▶ _Work to complete_:
a: In the patent claim analysis, list each different wording that follows "i.e." inside parentheses, giving each only once.
b: Print the section of the patent claim analysis that opens with the words containing "Regarding claim 4, Arel" and closes with "observation [¶ 0017]).".
c: Proceed with the patent claim analysis, picking up after its last sentence.

▶ _Selected text_:

--*--

Regarding claim 3, Arel in view of van-Hasselt further discloses the method of claim 1, wherein the outcome associated with the environment characterizes an effectiveness of the agent in performing the task (Arel; the outcome associated with the environment characterizes an effectiveness (i.e. unacceptable/acceptable performance) of the agent in performing the task [¶ 0055-0057, ¶ 0059, and ¶ 0076]; moreover, determining unacceptable/acceptable performance [¶ 0061-0064]).  

Regarding claim 4, Arel in view of van-Hasselt further discloses the method of claim 1, wherein each observation characterizing a state of the environment being interacted with by the agent comprises a respective image of the environment (Arel; each observation characterizing a state of the environment being interacted with by the agent [¶ 0021, ¶ 0027, and ¶ 0031] comprises a respective image (i.e. data) of the environment [¶ 0017]; moreover, data received by the reinforcement learning that partially or fully characterizes a state of an environment will be referred to in this specification as an observation [¶ 0017]).  

Regarding claim 5, Arel in view of van-Hasselt further discloses the method of claim 1, wherein for each planning step in the sequence of planning steps, the prediction neural network further generates a predicted discount factor for the next planning step (van-Hasselt; the prediction neural network (i.e. Q network) further generates a predicted discount factor for the next planning step (i.e. selected action) [¶ 0019-0020 and ¶ 0022] for each planning step (i.e. selected action) in the sequence of planning steps (i.e. selectable actions) [¶ 0036-0038 and ¶ 0045-0047]; additionally, estimated error [¶ 0048-0049]), and wherein determining the estimate of the outcome associated with the environment (van-Hasselt; determining the estimate of the outcome associated with the environment [¶ 0046-0049]) further comprises: 
determining the estimate of the outcome associated with the environment based on the predicted discount factors for the planning steps in addition to the predicted rewards and the value predictions for the planning steps (van-Hasselt; determining the estimate of the outcome associated with the environment, as addressed above, further comprises determining the estimate of the outcome associated with the environment based on the predicted discount factors for the planning steps (i.e. selectable actions) in addition to the predicted rewards and the value predictions for the planning steps (i.e. selectable actions) [¶ 0046-0049]).

--*--

▶ _Entries provided_:

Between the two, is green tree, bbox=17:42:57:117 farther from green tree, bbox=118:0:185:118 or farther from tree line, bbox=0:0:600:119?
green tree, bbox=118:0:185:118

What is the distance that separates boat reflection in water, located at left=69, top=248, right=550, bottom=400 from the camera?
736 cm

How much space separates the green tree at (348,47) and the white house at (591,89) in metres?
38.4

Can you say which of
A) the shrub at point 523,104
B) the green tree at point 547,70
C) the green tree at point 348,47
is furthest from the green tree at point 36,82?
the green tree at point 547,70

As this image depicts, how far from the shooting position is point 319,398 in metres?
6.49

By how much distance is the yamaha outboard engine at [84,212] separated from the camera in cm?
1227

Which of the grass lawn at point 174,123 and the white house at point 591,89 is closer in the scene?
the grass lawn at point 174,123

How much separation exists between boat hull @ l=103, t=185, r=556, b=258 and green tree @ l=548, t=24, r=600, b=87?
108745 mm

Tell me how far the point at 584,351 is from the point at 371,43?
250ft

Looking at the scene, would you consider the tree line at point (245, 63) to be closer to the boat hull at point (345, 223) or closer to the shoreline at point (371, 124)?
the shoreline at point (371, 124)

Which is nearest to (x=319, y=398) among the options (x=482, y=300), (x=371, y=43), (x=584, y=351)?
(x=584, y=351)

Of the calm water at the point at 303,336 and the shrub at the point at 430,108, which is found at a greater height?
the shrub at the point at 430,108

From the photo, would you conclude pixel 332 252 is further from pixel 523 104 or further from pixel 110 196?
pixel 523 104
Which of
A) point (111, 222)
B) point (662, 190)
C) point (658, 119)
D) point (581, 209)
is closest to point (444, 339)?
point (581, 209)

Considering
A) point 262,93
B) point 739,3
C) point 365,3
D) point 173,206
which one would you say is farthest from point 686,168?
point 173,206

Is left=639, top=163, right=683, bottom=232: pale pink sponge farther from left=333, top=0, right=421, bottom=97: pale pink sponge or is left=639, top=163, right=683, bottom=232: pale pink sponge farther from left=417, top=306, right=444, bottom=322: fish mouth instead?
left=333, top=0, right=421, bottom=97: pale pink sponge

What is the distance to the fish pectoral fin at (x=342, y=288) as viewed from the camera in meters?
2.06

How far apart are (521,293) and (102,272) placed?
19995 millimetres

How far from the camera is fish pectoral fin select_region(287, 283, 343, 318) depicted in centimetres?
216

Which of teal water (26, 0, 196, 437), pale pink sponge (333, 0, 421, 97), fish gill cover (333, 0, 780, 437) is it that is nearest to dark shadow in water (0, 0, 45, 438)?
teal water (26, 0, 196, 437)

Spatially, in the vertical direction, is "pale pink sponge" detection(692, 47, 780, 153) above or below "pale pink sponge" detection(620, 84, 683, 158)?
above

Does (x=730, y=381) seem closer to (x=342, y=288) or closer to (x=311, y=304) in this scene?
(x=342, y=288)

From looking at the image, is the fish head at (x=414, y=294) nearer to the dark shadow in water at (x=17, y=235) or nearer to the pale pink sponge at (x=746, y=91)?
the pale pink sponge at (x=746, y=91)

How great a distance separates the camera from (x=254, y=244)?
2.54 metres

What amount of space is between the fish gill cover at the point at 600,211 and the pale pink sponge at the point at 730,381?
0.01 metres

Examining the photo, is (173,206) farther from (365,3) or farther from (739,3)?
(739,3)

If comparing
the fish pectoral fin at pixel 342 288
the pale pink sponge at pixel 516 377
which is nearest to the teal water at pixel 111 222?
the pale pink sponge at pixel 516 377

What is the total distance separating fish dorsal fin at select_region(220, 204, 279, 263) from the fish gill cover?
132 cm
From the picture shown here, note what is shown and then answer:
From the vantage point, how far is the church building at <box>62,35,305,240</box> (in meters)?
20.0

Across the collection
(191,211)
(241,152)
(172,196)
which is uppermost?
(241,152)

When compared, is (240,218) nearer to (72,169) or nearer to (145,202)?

--*--

▶ _Answers for this exercise_:
a:
- unacceptable/acceptable performance
- data
- Q network
- selected action
- selectable actions

b:
Regarding claim 4, Arel in view of van-Hasselt further discloses the method of claim 1, wherein each observation characterizing a state of the environment being interacted with by the agent comprises a respective image of the environment (Arel; each observation characterizing a state of the environment being interacted with by the agent [¶ 0021, ¶ 0027, and ¶ 0031] comprises a respective image (i.e. data) of the environment [¶ 0017]; moreover, data received by the reinforcement learning that partially or fully characterizes a state of an environment will be referred to in this specification as an observation [¶ 0017]).

c:
Therefore, it would have been obvious to one of ordinary skill in the art before the effective filing of the claimed invention was made to modify Arel as modified by van-Hasselt, to incorporate wherein for each planning step in the sequence of planning steps, the prediction neural network further generates a predicted discount factor for the next planning step, and wherein determining the estimate of the outcome associated with the environment further comprises: determining the estimate of the outcome associated with the environment based on the predicted discount factors for the planning steps in addition to the predicted rewards and the value predictions for the planning steps (as taught by van-Hasselt), in order to provide effective action selection through improved performance of reinforcement learning (van-Hasselt; [¶ 0005-0006]).

Regarding claim 6, Arel in view of van-Hasselt further discloses the method of claim 5, wherein determining the estimate of the outcome associated with the environment (Arel; determining the estimate of the outcome associated with the environment, as addressed within the parent claim(s)) 
van-Hasselt further comprises combining: 
(i) the predicted reward and the predicted discount factor for each planning step (van-Hasselt; determining the estimate of the outcome associated with the environment comprises combining the predicted reward and the predicted discount factor for each planning step (i.e. selected action) [¶ 0018, ¶ 0022, and ¶ 0046-0049]; moreover, generating a tuple [¶ 0041 and ¶ 0043-0045]), and (ii) a value prediction for a last planning step (Arel; determining the estimate of the outcome associated with the environment comprises combining a value prediction (i.e. future value) for a last planning step (i.e. calculated future selectable action) [¶ 0020 and ¶ 0048-0049]; wherein, generating an estimated future cumulative reward from the input in accordance with a set of parameters [¶ 0036 and ¶ 0053]).
Therefore, it would have been obvious to one of ordinary skill in the art before the effective filing of the claimed invention was made to modify Arel as modified by van-Hasselt, to incorporate combining: (i) the predicted reward and the predicted discount factor for each planning step, and (ii) a value prediction for a last planning step (as taught by van-Hasselt), in order to provide effective action selection through improved performance of reinforcement learning (van-Hasselt; [¶ 0005-0006]).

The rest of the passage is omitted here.